• WHAT THE TASK ASKS:
Reproduce the full listing that appears beneath this instruction exactly.
..........
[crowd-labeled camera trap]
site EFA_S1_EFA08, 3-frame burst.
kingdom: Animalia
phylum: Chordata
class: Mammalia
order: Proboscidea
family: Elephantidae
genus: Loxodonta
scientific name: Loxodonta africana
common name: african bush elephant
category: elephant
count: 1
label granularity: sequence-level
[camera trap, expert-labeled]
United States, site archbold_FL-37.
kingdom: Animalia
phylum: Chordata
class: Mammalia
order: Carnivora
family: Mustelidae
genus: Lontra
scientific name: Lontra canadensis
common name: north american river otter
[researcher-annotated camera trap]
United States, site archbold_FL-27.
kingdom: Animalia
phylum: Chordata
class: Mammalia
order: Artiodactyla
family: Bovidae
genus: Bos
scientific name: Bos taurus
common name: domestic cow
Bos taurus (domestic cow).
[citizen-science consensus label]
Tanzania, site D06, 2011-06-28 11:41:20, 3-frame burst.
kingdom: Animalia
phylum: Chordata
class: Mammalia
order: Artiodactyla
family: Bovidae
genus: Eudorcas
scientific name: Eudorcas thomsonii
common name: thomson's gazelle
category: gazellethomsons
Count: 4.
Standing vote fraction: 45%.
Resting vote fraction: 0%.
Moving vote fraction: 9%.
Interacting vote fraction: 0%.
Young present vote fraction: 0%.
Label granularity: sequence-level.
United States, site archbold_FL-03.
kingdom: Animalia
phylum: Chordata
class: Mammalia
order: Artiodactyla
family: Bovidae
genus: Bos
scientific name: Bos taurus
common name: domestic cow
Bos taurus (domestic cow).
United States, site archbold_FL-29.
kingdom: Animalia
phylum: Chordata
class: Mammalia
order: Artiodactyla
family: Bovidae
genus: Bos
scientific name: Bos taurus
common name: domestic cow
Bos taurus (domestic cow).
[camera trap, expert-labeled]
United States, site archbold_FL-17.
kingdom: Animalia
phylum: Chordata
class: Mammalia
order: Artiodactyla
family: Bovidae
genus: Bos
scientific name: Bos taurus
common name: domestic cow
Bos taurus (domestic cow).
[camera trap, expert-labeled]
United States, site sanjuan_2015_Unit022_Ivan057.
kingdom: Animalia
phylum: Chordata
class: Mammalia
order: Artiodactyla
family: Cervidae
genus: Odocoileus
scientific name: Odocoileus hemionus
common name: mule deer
..........
• SOLUTION TO THE PROBLEM:
[crowd-labeled camera trap]
site EFA_S1_EFA08, 3-frame burst.
kingdom: Animalia
phylum: Chordata
class: Mammalia
order: Proboscidea
family: Elephantidae
genus: Loxodonta
scientific name: Loxodonta africana
common name: african bush elephant
category: elephant
count: 1
label granularity: sequence-level
[camera trap, expert-labeled]
United States, site archbold_FL-37.
kingdom: Animalia
phylum: Chordata
class: Mammalia
order: Carnivora
family: Mustelidae
genus: Lontra
scientific name: Lontra canadensis
common name: north american river otter
[researcher-annotated camera trap]
United States, site archbold_FL-27.
kingdom: Animalia
phylum: Chordata
class: Mammalia
order: Artiodactyla
family: Bovidae
genus: Bos
scientific name: Bos taurus
common name: domestic cow
Bos taurus (domestic cow).
[citizen-science consensus label]
Tanzania, site D06, 2011-06-28 11:41:20, 3-frame burst.
kingdom: Animalia
phylum: Chordata
class: Mammalia
order: Artiodactyla
family: Bovidae
genus: Eudorcas
scientific name: Eudorcas thomsonii
common name: thomson's gazelle
category: gazellethomsons
Count: 4.
Standing vote fraction: 45%.
Resting vote fraction: 0%.
Moving vote fraction: 9%.
Interacting vote fraction: 0%.
Young present vote fraction: 0%.
Label granularity: sequence-level.
United States, site archbold_FL-03.
kingdom: Animalia
phylum: Chordata
class: Mammalia
order: Artiodactyla
family: Bovidae
genus: Bos
scientific name: Bos taurus
common name: domestic cow
Bos taurus (domestic cow).
United States, site archbold_FL-29.
kingdom: Animalia
phylum: Chordata
class: Mammalia
order: Artiodactyla
family: Bovidae
genus: Bos
scientific name: Bos taurus
common name: domestic cow
Bos taurus (domestic cow).
[camera trap, expert-labeled]
United States, site archbold_FL-17.
kingdom: Animalia
phylum: Chordata
class: Mammalia
order: Artiodactyla
family: Bovidae
genus: Bos
scientific name: Bos taurus
common name: domestic cow
Bos taurus (domestic cow).
[camera trap, expert-labeled]
United States, site sanjuan_2015_Unit022_Ivan057.
kingdom: Animalia
phylum: Chordata
class: Mammalia
order: Artiodactyla
family: Cervidae
genus: Odocoileus
scientific name: Odocoileus hemionus
common name: mule deer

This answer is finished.